直訳すると”フェローの継続外来”となりますが、その名の通りフェローは毎週水曜と木曜の午後、消化器内科外来を行います。それぞれの患者枠は最大7人で、入院コンサル以外の全てのブロック(内視鏡、リサーチなど)で外来が組み込まれています。フェローシップによっては、2週間のローテーション毎日が外来という制度もありますが、Continuity Clinic制度では基本的に毎週外来があるため、自分の患者さんを”継続”して診ることができるようになっています。

疾患としてよく遭遇するのは、過敏性腸炎、逆流性食道炎、慢性膵炎、炎症性腸疾患、NASH、PEG関連の問題など。日本と異なり腫瘍内科または腫瘍外科が癌患者を診療するため、診断目的の内視鏡を除き、私たちが消化器癌患者を診察することはありません。

外来での流れですが、まず自分で患者に問診・診察をしプランを立て、指導医にプレゼンし、共に患者の元に戻り、治療方針を説明することになっています。これは内科レジデンシーの外来の時と同様でした。患者1人につき30分の時間が設けられていますが、指導医にプレゼンするので時間はいつも足りなくなってしまいます。ただ、ケース毎に指導医とガイドラインを交えながらディスカッションできるため、学びも非常に多いです。
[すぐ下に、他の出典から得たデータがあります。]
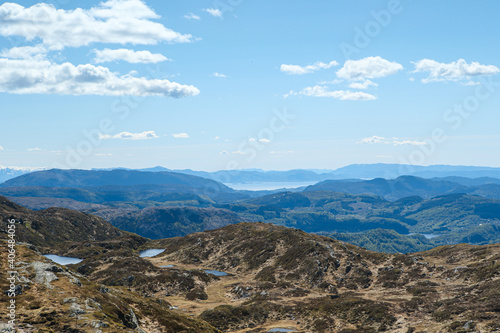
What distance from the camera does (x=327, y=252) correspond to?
142m

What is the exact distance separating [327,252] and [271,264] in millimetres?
26512

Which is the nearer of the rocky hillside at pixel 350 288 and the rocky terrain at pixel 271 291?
the rocky terrain at pixel 271 291

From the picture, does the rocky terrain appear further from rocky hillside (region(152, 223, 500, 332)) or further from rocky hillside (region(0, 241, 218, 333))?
rocky hillside (region(152, 223, 500, 332))

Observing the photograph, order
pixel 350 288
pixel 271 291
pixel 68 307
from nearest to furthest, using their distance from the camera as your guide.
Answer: pixel 68 307
pixel 350 288
pixel 271 291

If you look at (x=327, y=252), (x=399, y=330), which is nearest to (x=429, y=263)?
(x=327, y=252)

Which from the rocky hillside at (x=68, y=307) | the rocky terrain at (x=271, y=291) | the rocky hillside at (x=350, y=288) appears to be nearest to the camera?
the rocky hillside at (x=68, y=307)

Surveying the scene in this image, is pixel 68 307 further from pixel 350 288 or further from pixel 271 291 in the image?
pixel 350 288

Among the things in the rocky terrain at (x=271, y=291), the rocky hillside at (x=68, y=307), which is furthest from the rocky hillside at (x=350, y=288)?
the rocky hillside at (x=68, y=307)

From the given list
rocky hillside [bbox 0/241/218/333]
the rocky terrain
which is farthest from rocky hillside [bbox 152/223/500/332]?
rocky hillside [bbox 0/241/218/333]

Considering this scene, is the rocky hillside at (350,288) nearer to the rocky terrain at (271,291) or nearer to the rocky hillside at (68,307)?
the rocky terrain at (271,291)

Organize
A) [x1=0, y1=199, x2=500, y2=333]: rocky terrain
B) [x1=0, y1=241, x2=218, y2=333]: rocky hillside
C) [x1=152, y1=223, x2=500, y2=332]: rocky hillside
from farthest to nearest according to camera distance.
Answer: [x1=152, y1=223, x2=500, y2=332]: rocky hillside, [x1=0, y1=199, x2=500, y2=333]: rocky terrain, [x1=0, y1=241, x2=218, y2=333]: rocky hillside

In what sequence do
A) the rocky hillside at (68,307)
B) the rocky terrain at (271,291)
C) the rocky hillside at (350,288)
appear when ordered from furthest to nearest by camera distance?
the rocky hillside at (350,288) → the rocky terrain at (271,291) → the rocky hillside at (68,307)

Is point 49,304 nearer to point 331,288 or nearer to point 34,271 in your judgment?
point 34,271

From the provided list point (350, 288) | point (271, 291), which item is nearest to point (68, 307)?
point (271, 291)
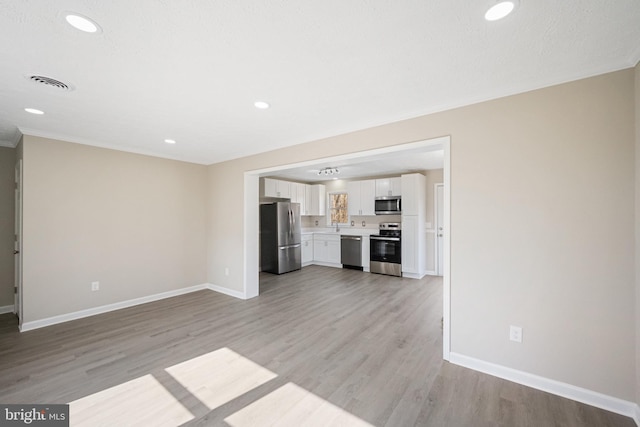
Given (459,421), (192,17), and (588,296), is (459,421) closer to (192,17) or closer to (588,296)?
(588,296)

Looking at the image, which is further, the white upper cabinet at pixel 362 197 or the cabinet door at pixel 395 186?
the white upper cabinet at pixel 362 197

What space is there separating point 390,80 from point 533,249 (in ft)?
5.93

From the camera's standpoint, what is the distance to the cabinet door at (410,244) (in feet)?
19.2

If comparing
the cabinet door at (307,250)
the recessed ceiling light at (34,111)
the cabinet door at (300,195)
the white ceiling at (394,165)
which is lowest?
the cabinet door at (307,250)

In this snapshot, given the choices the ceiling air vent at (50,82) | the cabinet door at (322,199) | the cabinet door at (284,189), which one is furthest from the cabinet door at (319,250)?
the ceiling air vent at (50,82)

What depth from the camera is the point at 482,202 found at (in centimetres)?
237

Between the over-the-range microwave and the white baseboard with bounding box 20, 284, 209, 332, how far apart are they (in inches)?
175

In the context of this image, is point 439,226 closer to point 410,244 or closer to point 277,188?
point 410,244

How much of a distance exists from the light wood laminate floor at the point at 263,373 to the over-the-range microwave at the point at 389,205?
279 cm

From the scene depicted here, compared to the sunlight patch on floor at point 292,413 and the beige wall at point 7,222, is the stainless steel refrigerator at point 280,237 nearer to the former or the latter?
the beige wall at point 7,222

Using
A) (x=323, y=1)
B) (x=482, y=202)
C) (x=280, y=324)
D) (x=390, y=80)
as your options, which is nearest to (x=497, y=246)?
(x=482, y=202)

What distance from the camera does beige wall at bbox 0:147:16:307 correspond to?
3879 mm

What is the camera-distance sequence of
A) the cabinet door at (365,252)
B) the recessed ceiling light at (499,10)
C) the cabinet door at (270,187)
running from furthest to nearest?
1. the cabinet door at (365,252)
2. the cabinet door at (270,187)
3. the recessed ceiling light at (499,10)

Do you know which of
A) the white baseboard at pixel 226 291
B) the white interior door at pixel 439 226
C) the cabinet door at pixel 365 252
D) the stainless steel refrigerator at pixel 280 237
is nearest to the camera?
the white baseboard at pixel 226 291
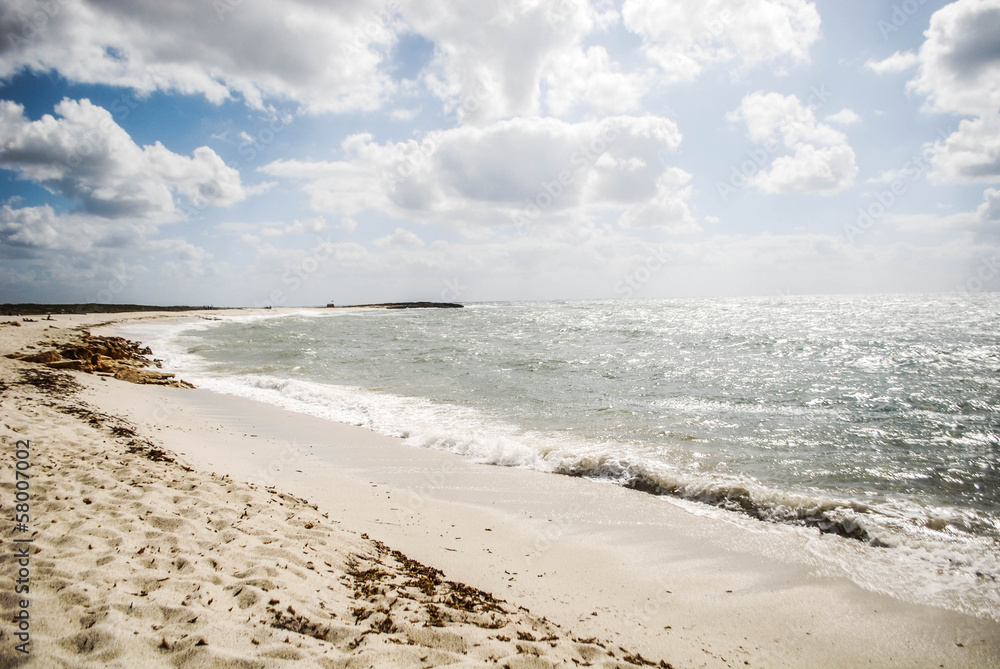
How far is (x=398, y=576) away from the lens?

患者さんには大体3-6ヶ月後に外来に来てもらいます。再診のスパンは日本と比べて長いですが、患者さんは医療者とやり取りできるアプリがありこれが一役買っています。

患者さんへの情報開示と電子化

アメリカに来て驚くのは、患者さんに共有される情報の多さです。例えば入院患者さんの回診の際に、患者さんがフェイスタイムを使って自分の家族に一緒に説明を聞いてもらうのはよくあることです。電子システムもとても発達しています。全米で一番普及している電子カルテの会社はEpicと言いますが、Epicは医療者と患者両方にアプリを提供しています。医療者は病院にいなくとも自分のパソコンから電子カルテにリモートアクセスできるのはもちろんのこと、自分の携帯からもカルテにアクセスし、採血・薬・画像検査などオーダーすることもできます。また患者専用の携帯アプリもあります。入院患者はそれを使って入院中の採血データや画像結果、また医者のカルテも見る事ができます。外来においても同様で検査結果を見る他にもアプリから医療者にメッセージを送ることができます。ここから再処方の依頼、検査結果説明、また次の外来を予約することができます。外来における再診のスパンが長いアメリカで大きな役割を果たしているのではないでしょうか。